- [DESCRIPTION OF THE TASK]:
Copy the following data word for word, starting at the line that contains "In the view before you, given the options" and ending after the line that contains "Answer: [623,175], [553,74], [244,428]".

- [EXTRACTED DATA]:
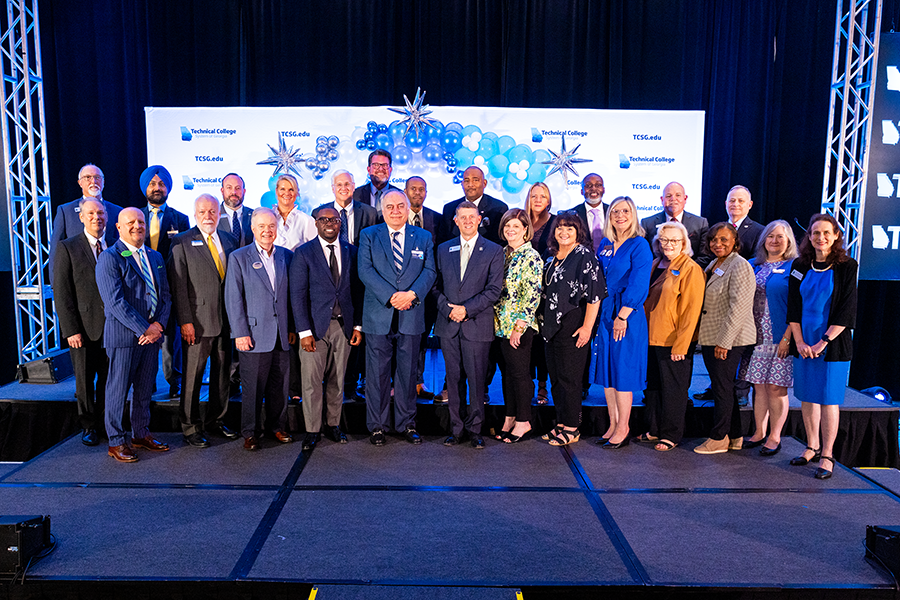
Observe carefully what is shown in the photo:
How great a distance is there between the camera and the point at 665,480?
329cm

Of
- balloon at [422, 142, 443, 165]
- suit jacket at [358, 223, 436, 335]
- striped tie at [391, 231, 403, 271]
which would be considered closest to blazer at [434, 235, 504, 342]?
suit jacket at [358, 223, 436, 335]

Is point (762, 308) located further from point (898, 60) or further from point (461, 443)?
point (898, 60)

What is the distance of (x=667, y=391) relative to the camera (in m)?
3.70

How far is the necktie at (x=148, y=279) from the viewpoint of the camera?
344 centimetres

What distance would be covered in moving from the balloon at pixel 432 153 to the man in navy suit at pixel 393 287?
2.53 metres

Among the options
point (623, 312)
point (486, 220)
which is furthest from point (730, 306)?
point (486, 220)

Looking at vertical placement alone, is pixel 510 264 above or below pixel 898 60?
below

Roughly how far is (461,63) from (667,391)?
4.22m

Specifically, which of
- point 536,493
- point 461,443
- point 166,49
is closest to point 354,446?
point 461,443

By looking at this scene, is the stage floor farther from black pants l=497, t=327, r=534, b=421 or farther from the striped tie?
the striped tie

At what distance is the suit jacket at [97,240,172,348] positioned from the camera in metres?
3.33

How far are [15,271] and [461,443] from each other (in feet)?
13.1

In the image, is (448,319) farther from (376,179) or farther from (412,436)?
(376,179)

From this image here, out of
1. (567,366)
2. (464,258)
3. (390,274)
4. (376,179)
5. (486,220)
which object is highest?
(376,179)
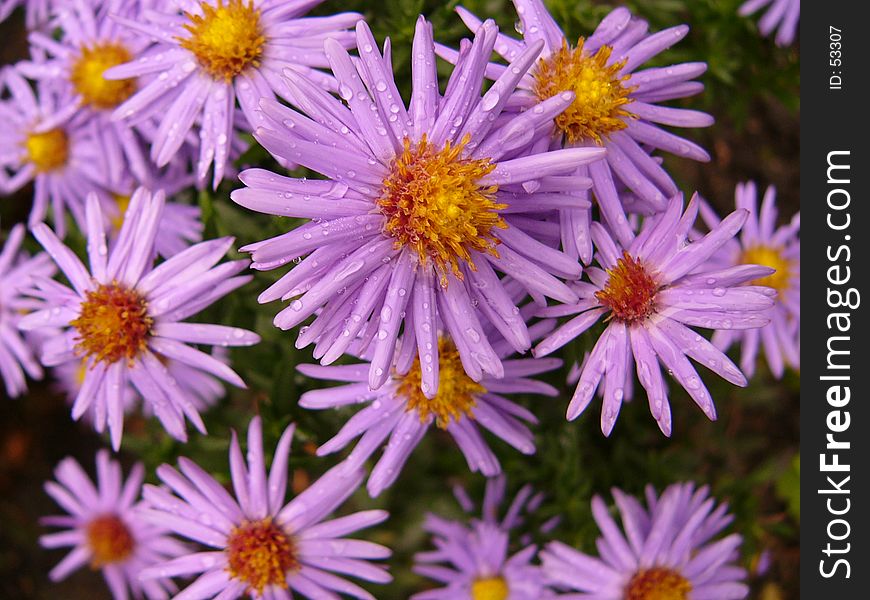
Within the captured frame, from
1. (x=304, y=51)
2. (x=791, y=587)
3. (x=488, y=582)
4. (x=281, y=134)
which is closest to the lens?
(x=281, y=134)

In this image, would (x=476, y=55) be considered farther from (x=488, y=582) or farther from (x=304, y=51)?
(x=488, y=582)

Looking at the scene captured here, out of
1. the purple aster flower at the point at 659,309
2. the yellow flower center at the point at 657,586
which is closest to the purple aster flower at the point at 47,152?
the purple aster flower at the point at 659,309

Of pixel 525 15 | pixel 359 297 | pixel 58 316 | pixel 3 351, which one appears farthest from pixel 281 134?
pixel 3 351

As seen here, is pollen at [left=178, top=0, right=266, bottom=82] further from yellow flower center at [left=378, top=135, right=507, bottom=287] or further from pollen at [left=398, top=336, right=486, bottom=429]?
pollen at [left=398, top=336, right=486, bottom=429]

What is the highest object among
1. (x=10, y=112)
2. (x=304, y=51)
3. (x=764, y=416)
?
(x=764, y=416)

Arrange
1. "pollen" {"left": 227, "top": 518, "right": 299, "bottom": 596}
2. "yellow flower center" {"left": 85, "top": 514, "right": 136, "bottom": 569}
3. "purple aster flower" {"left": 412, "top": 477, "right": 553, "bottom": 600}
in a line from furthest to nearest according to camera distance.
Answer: "yellow flower center" {"left": 85, "top": 514, "right": 136, "bottom": 569} → "purple aster flower" {"left": 412, "top": 477, "right": 553, "bottom": 600} → "pollen" {"left": 227, "top": 518, "right": 299, "bottom": 596}

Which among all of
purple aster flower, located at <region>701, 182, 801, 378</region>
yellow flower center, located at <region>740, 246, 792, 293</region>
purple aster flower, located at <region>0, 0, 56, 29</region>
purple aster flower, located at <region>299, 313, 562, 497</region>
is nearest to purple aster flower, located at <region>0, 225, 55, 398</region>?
purple aster flower, located at <region>0, 0, 56, 29</region>

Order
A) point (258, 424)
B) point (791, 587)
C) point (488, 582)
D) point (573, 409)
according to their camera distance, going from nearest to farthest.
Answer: point (573, 409)
point (258, 424)
point (488, 582)
point (791, 587)
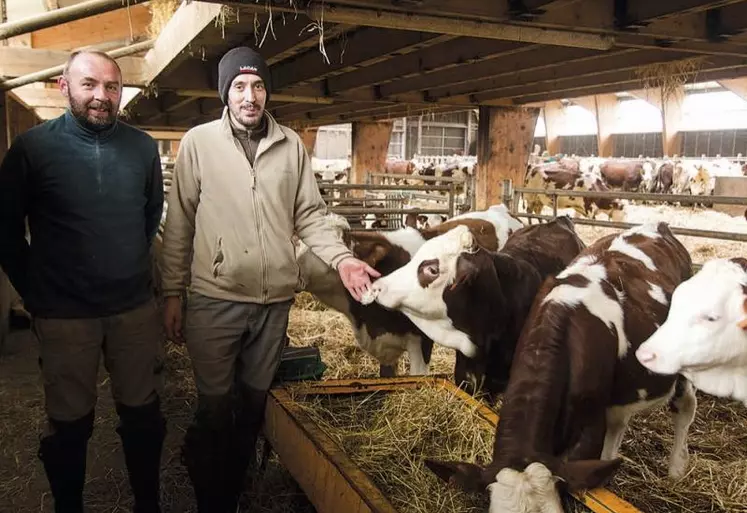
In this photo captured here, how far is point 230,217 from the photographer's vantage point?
10.1 ft

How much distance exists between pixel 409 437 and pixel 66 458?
1615mm

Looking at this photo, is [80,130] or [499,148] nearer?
[80,130]

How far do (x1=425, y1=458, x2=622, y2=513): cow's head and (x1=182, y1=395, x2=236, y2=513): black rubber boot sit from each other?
1.15 m

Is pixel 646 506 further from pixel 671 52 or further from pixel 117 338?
pixel 671 52

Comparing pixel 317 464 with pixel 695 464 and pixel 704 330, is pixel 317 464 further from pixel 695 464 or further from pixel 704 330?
pixel 695 464

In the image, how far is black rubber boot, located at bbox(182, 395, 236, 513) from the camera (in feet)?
10.6

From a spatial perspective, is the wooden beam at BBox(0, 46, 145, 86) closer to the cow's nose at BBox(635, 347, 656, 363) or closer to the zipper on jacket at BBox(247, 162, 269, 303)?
the zipper on jacket at BBox(247, 162, 269, 303)

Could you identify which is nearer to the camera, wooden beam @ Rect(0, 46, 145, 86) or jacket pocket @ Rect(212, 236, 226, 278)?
jacket pocket @ Rect(212, 236, 226, 278)

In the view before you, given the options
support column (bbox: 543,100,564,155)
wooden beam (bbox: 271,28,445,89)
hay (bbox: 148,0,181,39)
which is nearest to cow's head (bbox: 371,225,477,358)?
wooden beam (bbox: 271,28,445,89)

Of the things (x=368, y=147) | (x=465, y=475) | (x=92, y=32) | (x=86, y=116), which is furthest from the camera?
(x=368, y=147)

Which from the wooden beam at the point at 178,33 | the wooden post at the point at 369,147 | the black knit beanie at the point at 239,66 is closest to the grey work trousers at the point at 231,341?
the black knit beanie at the point at 239,66

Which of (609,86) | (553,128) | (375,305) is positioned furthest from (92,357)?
(553,128)

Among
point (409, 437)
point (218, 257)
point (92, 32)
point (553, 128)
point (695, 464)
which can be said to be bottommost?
point (695, 464)

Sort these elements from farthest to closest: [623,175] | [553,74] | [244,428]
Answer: [623,175], [553,74], [244,428]
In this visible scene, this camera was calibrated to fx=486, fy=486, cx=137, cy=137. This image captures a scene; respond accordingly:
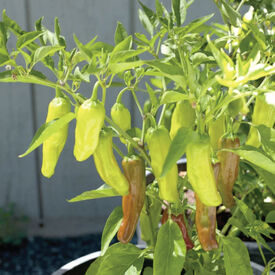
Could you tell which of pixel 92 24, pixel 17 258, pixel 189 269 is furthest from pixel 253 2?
pixel 17 258

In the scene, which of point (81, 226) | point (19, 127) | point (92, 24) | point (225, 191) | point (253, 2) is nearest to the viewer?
point (225, 191)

- [RESPONSE TO THE EXERCISE]:
In the view before you, given the options
support column (bbox: 543,100,564,155)
wooden beam (bbox: 271,28,445,89)
hay (bbox: 148,0,181,39)
which is nearest to cow's head (bbox: 371,225,477,358)?
wooden beam (bbox: 271,28,445,89)

Of the things (x=368, y=147) | (x=465, y=475) | (x=92, y=32) | (x=86, y=116), which is furthest from the camera?
(x=368, y=147)

Which from the wooden beam at the point at 178,33 | the wooden post at the point at 369,147 | the black knit beanie at the point at 239,66 is closest to the grey work trousers at the point at 231,341?
the black knit beanie at the point at 239,66

Which of (609,86) | (553,128) | (375,305) is positioned furthest from (92,357)?
(553,128)

Among
point (409, 437)
point (218, 257)
point (92, 32)
point (553, 128)
point (695, 464)
which can be said to be bottommost?
point (695, 464)

Sort these elements from farthest to closest: [623,175] | [553,74] | [244,428]
Answer: [623,175], [553,74], [244,428]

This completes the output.